__Problem to work on__.
Look below for the line with "What is the extent", and from there restate every line word for word until the entries end.

__Provided material__.

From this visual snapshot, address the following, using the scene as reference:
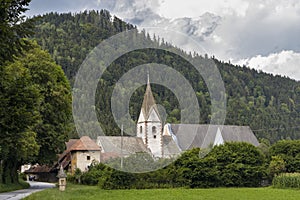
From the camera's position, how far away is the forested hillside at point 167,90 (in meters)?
98.7

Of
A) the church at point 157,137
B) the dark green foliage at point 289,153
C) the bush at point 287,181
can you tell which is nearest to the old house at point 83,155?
the church at point 157,137

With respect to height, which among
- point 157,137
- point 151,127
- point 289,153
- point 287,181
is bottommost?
point 287,181

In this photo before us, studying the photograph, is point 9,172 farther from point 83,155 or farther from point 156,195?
point 83,155

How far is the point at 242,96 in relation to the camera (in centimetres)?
15562

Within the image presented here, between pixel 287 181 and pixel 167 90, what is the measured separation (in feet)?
218

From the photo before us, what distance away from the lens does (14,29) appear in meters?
16.3

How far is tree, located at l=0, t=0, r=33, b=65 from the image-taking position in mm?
15781

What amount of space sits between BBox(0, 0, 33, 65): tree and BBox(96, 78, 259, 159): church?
Answer: 4519 centimetres

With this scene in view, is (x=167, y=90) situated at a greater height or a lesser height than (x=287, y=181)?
greater

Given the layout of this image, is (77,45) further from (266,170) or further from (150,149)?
(266,170)

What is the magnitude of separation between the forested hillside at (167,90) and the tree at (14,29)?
56.1 metres

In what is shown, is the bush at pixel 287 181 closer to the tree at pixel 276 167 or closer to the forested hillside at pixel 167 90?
the tree at pixel 276 167

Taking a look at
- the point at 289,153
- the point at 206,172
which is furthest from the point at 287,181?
the point at 289,153

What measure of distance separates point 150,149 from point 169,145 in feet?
14.6
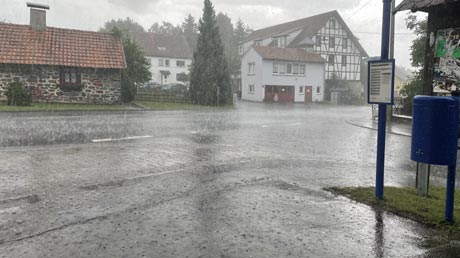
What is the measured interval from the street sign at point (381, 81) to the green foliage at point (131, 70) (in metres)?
29.2

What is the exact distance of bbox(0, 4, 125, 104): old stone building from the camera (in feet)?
99.1

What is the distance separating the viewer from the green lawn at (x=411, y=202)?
18.5 ft

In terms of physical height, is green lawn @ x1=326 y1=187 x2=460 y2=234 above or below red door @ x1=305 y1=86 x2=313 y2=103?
below

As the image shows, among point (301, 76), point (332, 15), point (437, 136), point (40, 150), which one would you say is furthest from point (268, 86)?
point (437, 136)

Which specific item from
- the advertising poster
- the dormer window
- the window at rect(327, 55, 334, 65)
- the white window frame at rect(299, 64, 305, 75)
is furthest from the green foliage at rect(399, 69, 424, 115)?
the dormer window

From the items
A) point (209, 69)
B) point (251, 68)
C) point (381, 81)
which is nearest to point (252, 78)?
point (251, 68)

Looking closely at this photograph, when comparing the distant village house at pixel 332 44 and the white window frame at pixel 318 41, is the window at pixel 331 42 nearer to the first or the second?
the distant village house at pixel 332 44

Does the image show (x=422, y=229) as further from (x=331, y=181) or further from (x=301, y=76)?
(x=301, y=76)

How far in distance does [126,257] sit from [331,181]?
485 centimetres

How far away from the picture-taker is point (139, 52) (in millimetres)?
36750

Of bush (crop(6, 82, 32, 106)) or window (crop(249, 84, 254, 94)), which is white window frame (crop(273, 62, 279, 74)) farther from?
bush (crop(6, 82, 32, 106))

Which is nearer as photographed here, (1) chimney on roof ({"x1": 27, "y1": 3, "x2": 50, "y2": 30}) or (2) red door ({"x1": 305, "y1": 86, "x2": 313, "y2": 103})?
(1) chimney on roof ({"x1": 27, "y1": 3, "x2": 50, "y2": 30})

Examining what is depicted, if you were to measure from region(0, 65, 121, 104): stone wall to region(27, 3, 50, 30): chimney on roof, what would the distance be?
401cm

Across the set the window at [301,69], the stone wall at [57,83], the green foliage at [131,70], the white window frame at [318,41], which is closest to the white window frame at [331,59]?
the white window frame at [318,41]
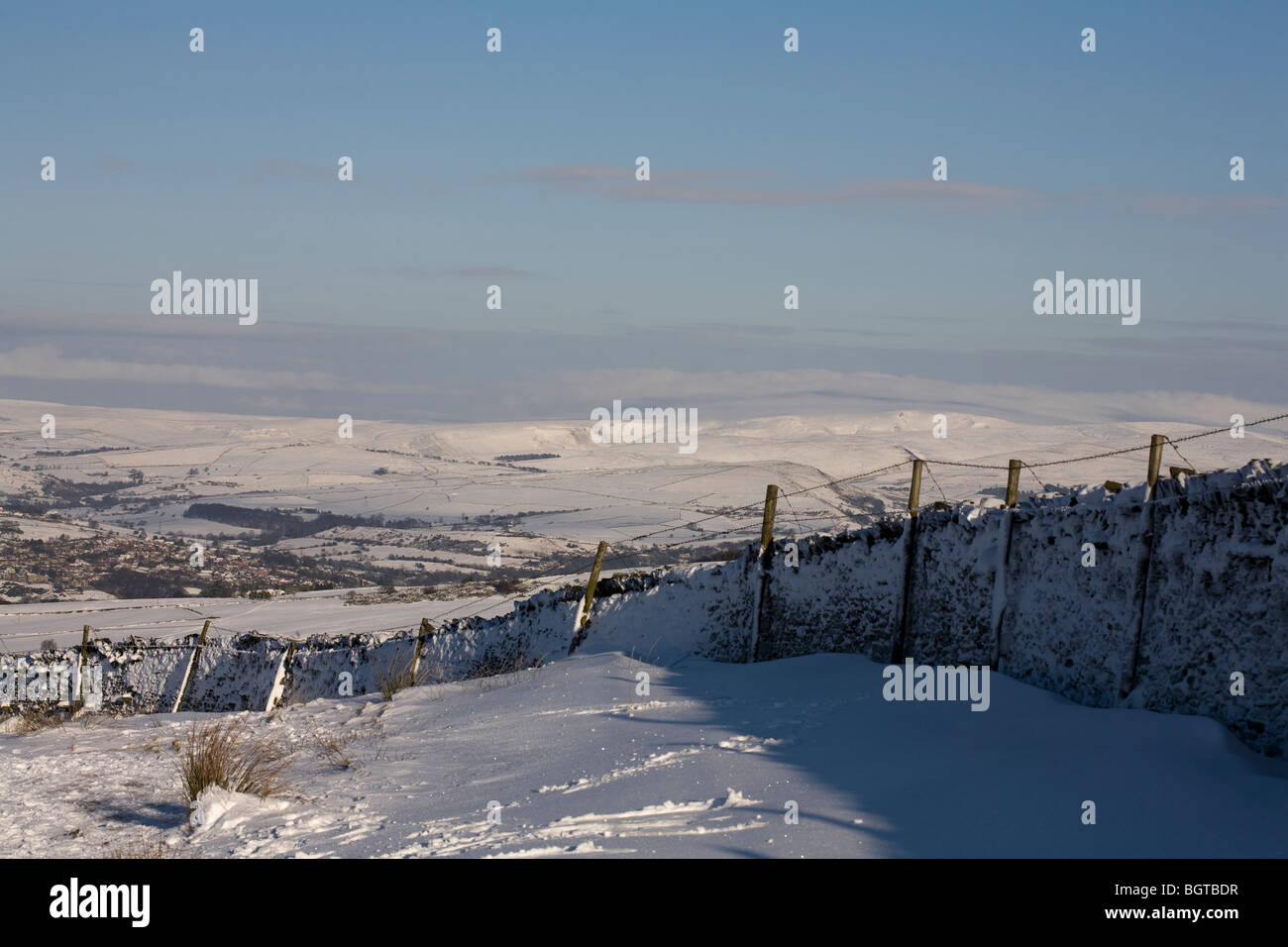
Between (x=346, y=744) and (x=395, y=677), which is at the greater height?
(x=346, y=744)

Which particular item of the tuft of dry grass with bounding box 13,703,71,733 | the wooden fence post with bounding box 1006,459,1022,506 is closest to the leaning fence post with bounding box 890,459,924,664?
the wooden fence post with bounding box 1006,459,1022,506

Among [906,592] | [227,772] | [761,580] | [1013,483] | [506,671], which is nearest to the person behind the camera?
[227,772]

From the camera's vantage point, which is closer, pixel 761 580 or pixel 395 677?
pixel 761 580

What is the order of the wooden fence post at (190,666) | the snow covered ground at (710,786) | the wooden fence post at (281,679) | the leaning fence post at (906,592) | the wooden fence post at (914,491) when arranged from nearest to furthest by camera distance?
1. the snow covered ground at (710,786)
2. the leaning fence post at (906,592)
3. the wooden fence post at (914,491)
4. the wooden fence post at (281,679)
5. the wooden fence post at (190,666)

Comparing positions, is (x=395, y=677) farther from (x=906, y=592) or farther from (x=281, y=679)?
(x=906, y=592)

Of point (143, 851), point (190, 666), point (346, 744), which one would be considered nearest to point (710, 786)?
point (143, 851)

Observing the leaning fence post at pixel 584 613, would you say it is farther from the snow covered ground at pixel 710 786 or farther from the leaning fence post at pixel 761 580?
the snow covered ground at pixel 710 786

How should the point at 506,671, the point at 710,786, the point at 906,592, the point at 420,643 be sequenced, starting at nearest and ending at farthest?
1. the point at 710,786
2. the point at 906,592
3. the point at 506,671
4. the point at 420,643

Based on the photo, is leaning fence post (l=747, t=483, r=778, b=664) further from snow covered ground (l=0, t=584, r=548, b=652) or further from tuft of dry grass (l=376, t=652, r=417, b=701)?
snow covered ground (l=0, t=584, r=548, b=652)

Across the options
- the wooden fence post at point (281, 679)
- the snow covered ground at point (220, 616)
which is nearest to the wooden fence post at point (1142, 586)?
the wooden fence post at point (281, 679)
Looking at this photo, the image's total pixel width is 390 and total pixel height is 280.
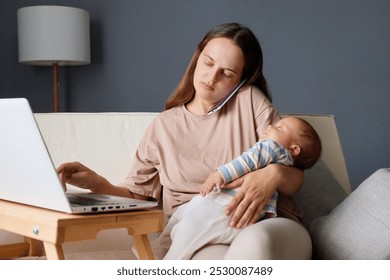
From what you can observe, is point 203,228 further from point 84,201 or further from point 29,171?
point 29,171

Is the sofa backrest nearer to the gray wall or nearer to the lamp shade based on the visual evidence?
the gray wall

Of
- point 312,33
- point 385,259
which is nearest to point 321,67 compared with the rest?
point 312,33

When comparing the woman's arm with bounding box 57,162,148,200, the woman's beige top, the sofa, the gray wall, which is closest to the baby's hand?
the sofa

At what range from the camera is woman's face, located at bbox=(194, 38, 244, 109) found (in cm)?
165

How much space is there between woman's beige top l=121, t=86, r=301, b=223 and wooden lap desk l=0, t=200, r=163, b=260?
375 millimetres

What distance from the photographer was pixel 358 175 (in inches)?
136

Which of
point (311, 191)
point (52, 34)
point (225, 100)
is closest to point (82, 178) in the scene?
point (225, 100)

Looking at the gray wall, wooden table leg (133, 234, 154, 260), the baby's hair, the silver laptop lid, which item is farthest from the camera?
the gray wall

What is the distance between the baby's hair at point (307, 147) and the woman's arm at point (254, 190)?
93 millimetres

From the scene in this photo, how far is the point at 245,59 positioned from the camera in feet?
5.55

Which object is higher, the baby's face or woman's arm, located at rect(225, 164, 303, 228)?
the baby's face

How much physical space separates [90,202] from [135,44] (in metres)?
2.88

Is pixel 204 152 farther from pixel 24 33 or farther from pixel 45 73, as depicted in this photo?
pixel 45 73

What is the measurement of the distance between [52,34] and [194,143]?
7.03ft
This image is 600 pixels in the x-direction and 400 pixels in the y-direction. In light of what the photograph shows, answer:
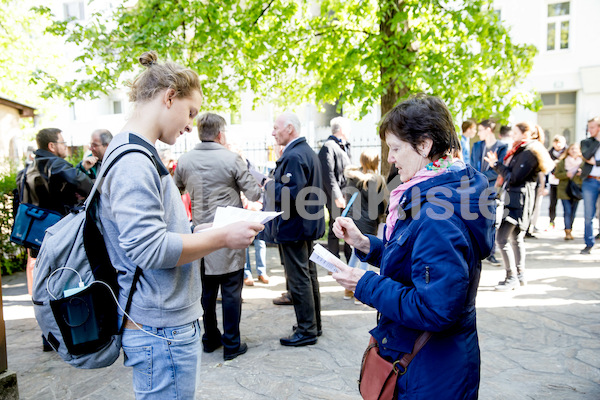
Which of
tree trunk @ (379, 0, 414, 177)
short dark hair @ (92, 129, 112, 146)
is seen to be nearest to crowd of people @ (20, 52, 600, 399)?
short dark hair @ (92, 129, 112, 146)

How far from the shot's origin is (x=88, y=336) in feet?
5.38

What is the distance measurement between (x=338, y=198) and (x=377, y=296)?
4409 millimetres

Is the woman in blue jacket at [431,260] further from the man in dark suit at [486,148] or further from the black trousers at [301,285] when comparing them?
the man in dark suit at [486,148]

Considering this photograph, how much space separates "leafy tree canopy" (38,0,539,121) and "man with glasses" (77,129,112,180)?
6.95 ft

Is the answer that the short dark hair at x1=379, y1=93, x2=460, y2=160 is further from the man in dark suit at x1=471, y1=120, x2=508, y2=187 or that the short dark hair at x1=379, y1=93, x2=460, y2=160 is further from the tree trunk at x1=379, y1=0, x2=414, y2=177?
the man in dark suit at x1=471, y1=120, x2=508, y2=187

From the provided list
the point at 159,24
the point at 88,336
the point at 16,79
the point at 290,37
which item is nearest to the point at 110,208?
the point at 88,336

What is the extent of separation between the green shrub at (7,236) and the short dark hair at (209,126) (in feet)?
16.2

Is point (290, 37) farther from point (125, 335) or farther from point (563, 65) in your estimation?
point (563, 65)

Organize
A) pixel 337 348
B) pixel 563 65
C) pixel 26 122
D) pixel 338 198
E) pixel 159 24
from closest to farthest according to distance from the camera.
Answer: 1. pixel 337 348
2. pixel 338 198
3. pixel 159 24
4. pixel 563 65
5. pixel 26 122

__Response for this exercise__.
What is the extent of separation between the green shrub at (7,236) and the short dark hair at (209,126) (in feet)?
16.2

Is point (290, 37) farther from point (125, 335) or farther from point (563, 65) in your estimation?
point (563, 65)

Organize
A) pixel 337 348
B) pixel 563 65
C) pixel 26 122
D) pixel 338 198
E) pixel 159 24
from closest to farthest according to distance from the camera.
Answer: 1. pixel 337 348
2. pixel 338 198
3. pixel 159 24
4. pixel 563 65
5. pixel 26 122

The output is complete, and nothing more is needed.